_HOW TO COMPLETE THIS TASK_
Look through the listing below and write out exactly the lines from the line with "Tiger Stripe Camo" to the line with "easy tractor coloring", both included, and no others.

_EXERCISE INPUT_
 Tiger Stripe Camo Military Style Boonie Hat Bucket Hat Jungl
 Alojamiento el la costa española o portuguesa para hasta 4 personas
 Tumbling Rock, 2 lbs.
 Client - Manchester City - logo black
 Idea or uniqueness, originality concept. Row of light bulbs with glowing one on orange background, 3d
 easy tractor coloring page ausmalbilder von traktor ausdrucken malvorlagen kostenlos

* * *

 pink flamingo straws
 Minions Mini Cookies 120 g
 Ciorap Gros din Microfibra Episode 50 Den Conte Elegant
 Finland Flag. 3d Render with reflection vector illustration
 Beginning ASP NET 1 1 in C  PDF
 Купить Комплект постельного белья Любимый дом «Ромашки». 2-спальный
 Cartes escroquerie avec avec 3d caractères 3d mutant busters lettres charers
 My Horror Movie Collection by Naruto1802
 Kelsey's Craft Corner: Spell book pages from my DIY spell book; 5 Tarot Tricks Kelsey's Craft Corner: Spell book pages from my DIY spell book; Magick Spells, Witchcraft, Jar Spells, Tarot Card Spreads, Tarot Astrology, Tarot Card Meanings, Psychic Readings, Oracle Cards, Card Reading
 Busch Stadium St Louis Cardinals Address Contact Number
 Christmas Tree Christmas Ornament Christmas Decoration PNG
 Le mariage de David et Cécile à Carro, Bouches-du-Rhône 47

_FINISHED EXERCISE_
 Tiger Stripe Camo Military Style Boonie Hat Bucket Hat Jungl
 Alojamiento el la costa española o portuguesa para hasta 4 personas
 Tumbling Rock, 2 lbs.
 Client - Manchester City - logo black
 Idea or uniqueness, originality concept. Row of light bulbs with glowing one on orange background, 3d
 easy tractor coloring page ausmalbilder von traktor ausdrucken malvorlagen kostenlos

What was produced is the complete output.